ヒト臍帯由来の間葉系幹細胞シート、間葉系幹細胞懸濁液を作製し検討
研究グループは、ヒト臍帯から採取した間葉系幹細胞を用いて、間葉系幹細胞シート、二種類の間葉系幹細胞懸濁液を作製し、マウスに移植することで、生体内での治療効果を調べた。間葉系幹細胞シートは、温度変化により細胞の接着性を制御する温度応答性培養皿を用いて作製した。表面にポリ(N-イソプロピルアクリルアミド)という、温度に応答して親水性/疎水性を変化させる高分子を修飾させた培養皿に、臍帯由来の間葉系幹細胞を播種して、温度37℃で培養すると、間葉系幹細胞の増殖に伴って細胞同士が接着する。温度を20℃に下げると、培養皿表面の温度応答性高分子が親水性に変化し、シート状の細胞組織である間葉系幹細胞シートが回収できる。
間葉系幹細胞懸濁液は、酵素処理による方法、温度応答性培養皿を用いた温度制御の方法で作製した。酵素処理による方法では、培養皿に間葉系幹細胞を播種し、5日間培養して増殖させた後で、トリプシンによる酵素処理で細胞接着タンパク質を分解することで、個別の細胞が分散した幹細胞懸濁液を作製した。また、温度制御による幹細胞懸濁液の作製では、温度応答性培養皿に細胞を播種し、37℃で2日間細胞を培養し、細胞同士が接着しない状態で、温度を20℃に下げて細胞を回収した。酵素処理とは異なり、細胞外マトリクスが付着した状態で幹細胞懸濁液を調製できる。
マウスの皮下組織に移植、ヒト細胞シートは免疫系に排除されず28日後も生着
作製した間葉系幹細胞シートと二種類の幹細胞懸濁液をマウスの皮下組織に移植し、移植後の生着率をin vivoイメージングにより観察した。

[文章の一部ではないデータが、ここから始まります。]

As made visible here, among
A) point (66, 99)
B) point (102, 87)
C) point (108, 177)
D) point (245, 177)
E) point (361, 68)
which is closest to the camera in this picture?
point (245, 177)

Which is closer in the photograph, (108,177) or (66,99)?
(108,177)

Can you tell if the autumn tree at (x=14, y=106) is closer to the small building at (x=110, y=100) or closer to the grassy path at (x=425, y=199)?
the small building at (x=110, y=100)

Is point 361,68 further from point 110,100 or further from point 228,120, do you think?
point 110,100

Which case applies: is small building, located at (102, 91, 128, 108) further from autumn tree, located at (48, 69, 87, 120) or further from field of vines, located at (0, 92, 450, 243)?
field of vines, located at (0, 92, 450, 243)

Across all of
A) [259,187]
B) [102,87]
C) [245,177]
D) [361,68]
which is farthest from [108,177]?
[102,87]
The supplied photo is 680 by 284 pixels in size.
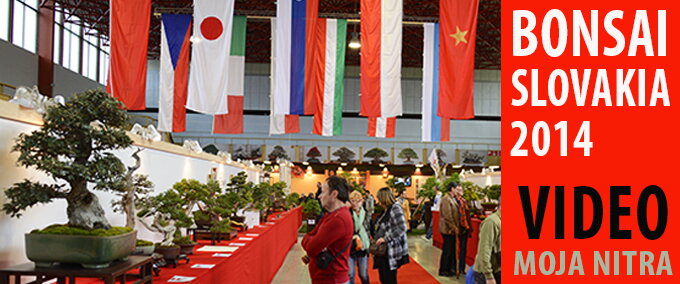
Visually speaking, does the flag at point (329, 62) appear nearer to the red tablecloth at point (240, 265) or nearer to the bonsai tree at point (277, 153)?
the red tablecloth at point (240, 265)

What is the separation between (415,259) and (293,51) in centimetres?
409

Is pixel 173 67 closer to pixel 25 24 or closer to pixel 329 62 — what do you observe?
pixel 329 62

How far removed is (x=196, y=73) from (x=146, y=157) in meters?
2.83

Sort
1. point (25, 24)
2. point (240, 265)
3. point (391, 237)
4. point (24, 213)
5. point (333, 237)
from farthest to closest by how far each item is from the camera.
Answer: point (25, 24), point (391, 237), point (240, 265), point (333, 237), point (24, 213)

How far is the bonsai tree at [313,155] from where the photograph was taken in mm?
27781

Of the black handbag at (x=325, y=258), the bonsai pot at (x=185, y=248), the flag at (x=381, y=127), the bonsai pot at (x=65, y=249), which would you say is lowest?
the bonsai pot at (x=185, y=248)

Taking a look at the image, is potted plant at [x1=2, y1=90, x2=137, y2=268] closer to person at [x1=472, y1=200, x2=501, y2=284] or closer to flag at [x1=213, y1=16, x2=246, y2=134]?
person at [x1=472, y1=200, x2=501, y2=284]

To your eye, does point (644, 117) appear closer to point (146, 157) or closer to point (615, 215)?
point (615, 215)

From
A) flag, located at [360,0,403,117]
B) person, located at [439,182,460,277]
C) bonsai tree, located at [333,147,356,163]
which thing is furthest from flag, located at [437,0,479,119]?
bonsai tree, located at [333,147,356,163]

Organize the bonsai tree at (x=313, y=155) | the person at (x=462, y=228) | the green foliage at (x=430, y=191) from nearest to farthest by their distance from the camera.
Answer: the person at (x=462, y=228) < the green foliage at (x=430, y=191) < the bonsai tree at (x=313, y=155)

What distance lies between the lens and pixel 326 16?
17.2 meters

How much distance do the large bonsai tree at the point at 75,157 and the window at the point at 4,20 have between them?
49.5ft

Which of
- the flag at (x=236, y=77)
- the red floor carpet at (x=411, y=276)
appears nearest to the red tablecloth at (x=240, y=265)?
the red floor carpet at (x=411, y=276)

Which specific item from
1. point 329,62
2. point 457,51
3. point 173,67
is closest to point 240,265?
point 457,51
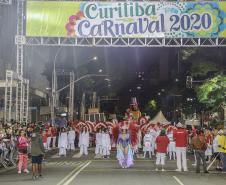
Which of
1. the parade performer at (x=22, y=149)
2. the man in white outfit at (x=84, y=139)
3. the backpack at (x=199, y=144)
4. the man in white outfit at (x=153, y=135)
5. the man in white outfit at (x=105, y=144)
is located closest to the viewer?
the parade performer at (x=22, y=149)

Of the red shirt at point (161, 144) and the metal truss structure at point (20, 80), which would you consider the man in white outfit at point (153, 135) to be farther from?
the red shirt at point (161, 144)

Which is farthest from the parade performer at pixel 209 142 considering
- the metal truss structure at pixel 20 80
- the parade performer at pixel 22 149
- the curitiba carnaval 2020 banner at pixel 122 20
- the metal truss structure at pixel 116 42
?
the metal truss structure at pixel 20 80

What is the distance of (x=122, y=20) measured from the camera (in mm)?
33594

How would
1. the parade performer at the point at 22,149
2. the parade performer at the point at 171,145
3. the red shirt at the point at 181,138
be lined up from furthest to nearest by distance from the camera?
the parade performer at the point at 171,145
the red shirt at the point at 181,138
the parade performer at the point at 22,149

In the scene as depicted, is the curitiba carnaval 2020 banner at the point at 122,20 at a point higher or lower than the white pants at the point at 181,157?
higher

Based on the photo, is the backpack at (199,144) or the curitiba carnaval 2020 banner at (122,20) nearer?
the backpack at (199,144)

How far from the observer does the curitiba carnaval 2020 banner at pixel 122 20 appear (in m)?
33.5

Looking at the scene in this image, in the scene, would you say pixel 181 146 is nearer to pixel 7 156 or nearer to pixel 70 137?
pixel 7 156

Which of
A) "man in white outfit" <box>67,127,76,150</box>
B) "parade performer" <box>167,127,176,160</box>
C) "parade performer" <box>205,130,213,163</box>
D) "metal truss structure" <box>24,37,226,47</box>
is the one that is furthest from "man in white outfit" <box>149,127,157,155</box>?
"man in white outfit" <box>67,127,76,150</box>

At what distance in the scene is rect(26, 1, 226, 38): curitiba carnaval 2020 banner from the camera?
3350cm

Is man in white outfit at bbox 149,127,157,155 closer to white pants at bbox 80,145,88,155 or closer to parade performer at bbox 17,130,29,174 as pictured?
white pants at bbox 80,145,88,155

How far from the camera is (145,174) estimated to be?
70.4 feet

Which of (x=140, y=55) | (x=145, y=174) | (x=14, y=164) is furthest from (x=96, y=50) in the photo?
(x=145, y=174)

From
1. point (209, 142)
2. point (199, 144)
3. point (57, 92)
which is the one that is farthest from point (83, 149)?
point (57, 92)
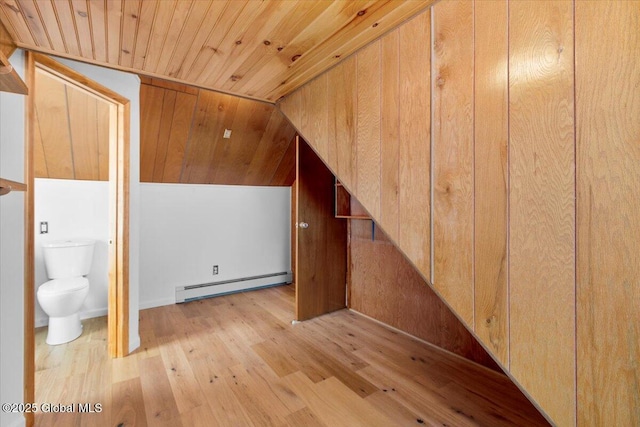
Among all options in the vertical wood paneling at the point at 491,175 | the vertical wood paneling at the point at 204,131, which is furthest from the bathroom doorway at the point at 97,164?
the vertical wood paneling at the point at 491,175

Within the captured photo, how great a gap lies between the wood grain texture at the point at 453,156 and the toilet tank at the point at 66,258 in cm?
303

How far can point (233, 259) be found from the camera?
3.66 metres

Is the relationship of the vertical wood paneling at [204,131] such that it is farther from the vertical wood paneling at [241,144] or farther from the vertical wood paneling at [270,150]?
the vertical wood paneling at [270,150]

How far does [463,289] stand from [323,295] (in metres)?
1.99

二種類の間葉系幹細胞懸濁液は、移植後、数日で体内から消失したのに対し、間葉系幹細胞シートは28日後でも生着している事が確認できた。これは、間葉系幹細胞シートは、細胞同士の接着が維持され、細胞シート底面に細胞外マトリクスが保持されているため、移植組織への生着を促進するためであると考えられる。さらに、ヒト組織由来の間葉系幹細胞シートがマウスの生体から排除されずに長期間に渡り生着している事から、臍帯由来間葉系幹細胞の免疫調節作用が効果的に働いている可能性がある事が推察された。

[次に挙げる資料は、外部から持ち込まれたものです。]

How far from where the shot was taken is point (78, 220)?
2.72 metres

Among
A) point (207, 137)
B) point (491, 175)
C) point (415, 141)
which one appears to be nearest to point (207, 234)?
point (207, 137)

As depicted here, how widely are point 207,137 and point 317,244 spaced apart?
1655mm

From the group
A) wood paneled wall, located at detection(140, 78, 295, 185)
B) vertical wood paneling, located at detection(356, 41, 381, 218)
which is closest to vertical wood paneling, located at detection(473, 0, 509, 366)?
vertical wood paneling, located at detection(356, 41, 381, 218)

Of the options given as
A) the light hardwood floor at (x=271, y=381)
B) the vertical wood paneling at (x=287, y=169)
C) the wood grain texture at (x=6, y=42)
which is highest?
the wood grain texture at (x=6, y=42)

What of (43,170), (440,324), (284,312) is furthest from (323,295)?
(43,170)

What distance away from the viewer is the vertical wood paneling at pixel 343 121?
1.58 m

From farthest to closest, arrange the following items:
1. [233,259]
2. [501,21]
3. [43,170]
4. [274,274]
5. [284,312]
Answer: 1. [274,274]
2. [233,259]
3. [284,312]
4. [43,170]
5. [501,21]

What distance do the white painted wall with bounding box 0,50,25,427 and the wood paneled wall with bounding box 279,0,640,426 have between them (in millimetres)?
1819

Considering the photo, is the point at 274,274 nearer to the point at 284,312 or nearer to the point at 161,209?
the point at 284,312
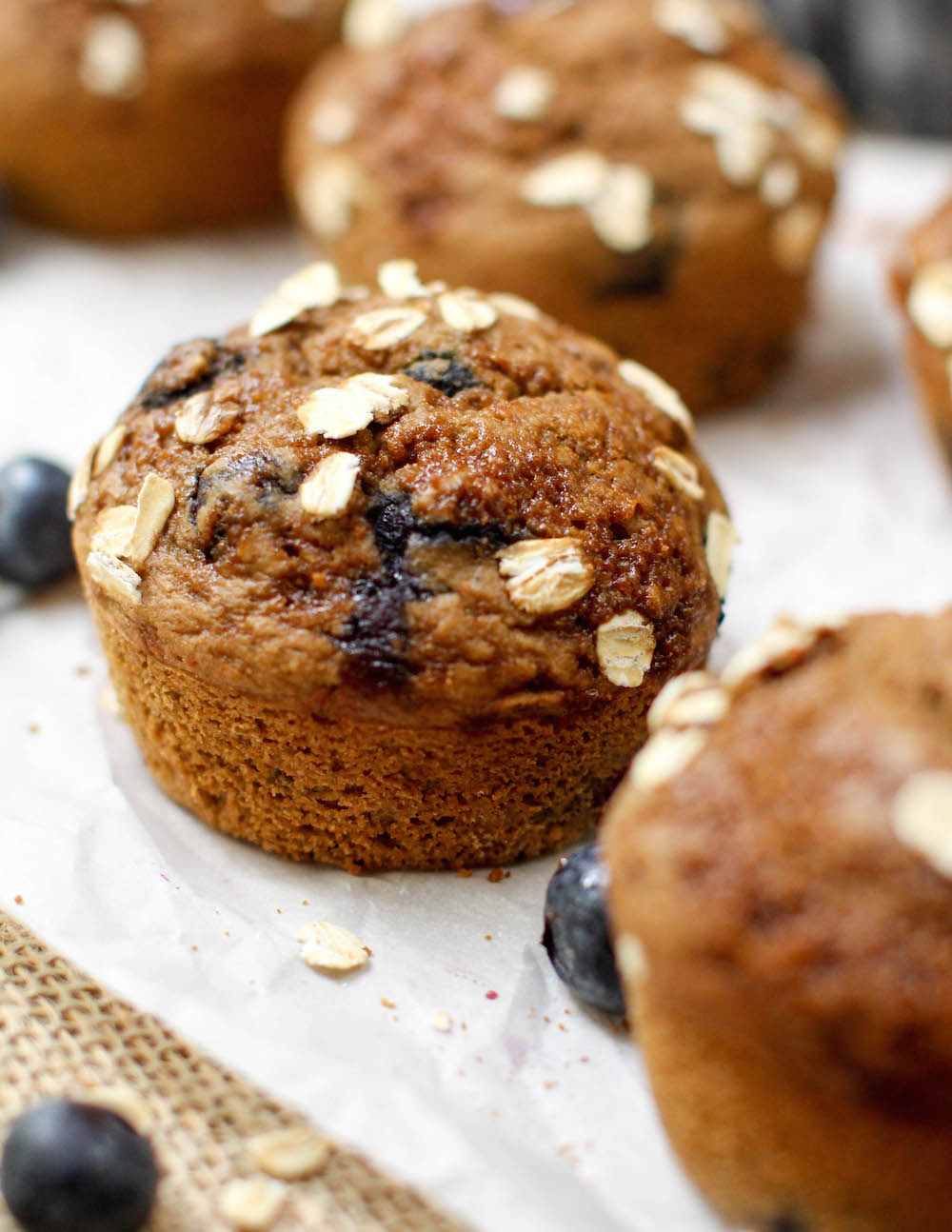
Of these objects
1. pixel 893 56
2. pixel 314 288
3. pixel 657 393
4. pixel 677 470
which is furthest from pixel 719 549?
pixel 893 56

移植後28日目の細胞シート移植部位、HGF・TGF-β1分泌量が増加
そこで、間葉系幹細胞シートと二種類の間葉系幹細胞懸濁液の移植後28日目の移植部位でのサイトカイン分泌量を測定したところ、間葉系幹細胞シートを移植したマウスでは、二種類の間葉系幹細胞懸濁液を移植したマウスと比較して、肝細胞増殖因子(HGF)、形質転換増殖因子ベータ1(TGF-β1)などのサイトカイン分泌量が顕著に多い事がわかった。これは28日後に生着している間葉系幹細胞の量が多い事、生着した間葉系幹細胞の機能が高いためであると考えられる。

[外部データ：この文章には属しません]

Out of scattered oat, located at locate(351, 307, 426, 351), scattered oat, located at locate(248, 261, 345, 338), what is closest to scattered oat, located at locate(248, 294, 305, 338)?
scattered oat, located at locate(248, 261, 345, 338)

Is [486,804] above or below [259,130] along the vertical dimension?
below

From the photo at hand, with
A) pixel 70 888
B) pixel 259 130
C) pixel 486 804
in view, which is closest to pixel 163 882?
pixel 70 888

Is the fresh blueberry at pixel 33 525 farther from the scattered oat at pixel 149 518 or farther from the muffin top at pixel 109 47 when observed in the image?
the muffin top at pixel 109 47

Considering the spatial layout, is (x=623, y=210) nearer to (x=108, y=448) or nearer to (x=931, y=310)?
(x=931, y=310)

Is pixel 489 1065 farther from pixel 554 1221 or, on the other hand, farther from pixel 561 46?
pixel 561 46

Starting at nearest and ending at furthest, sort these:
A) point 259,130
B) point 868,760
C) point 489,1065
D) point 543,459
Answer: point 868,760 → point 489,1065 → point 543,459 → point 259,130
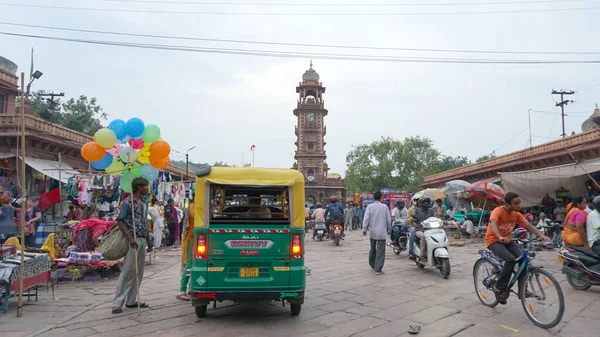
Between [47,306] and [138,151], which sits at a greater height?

臍帯由来の幹細胞シート、効果的な幹細胞治療として期待
「本研究により、臍帯由来の間葉系幹細胞シートが高い生着率と多量のサイトカイン分泌を示す事がわかった。これにより、臍帯由来間葉系幹細胞シートの移植により効果的な幹細胞治療が期待できる」と、研究グループは述べている。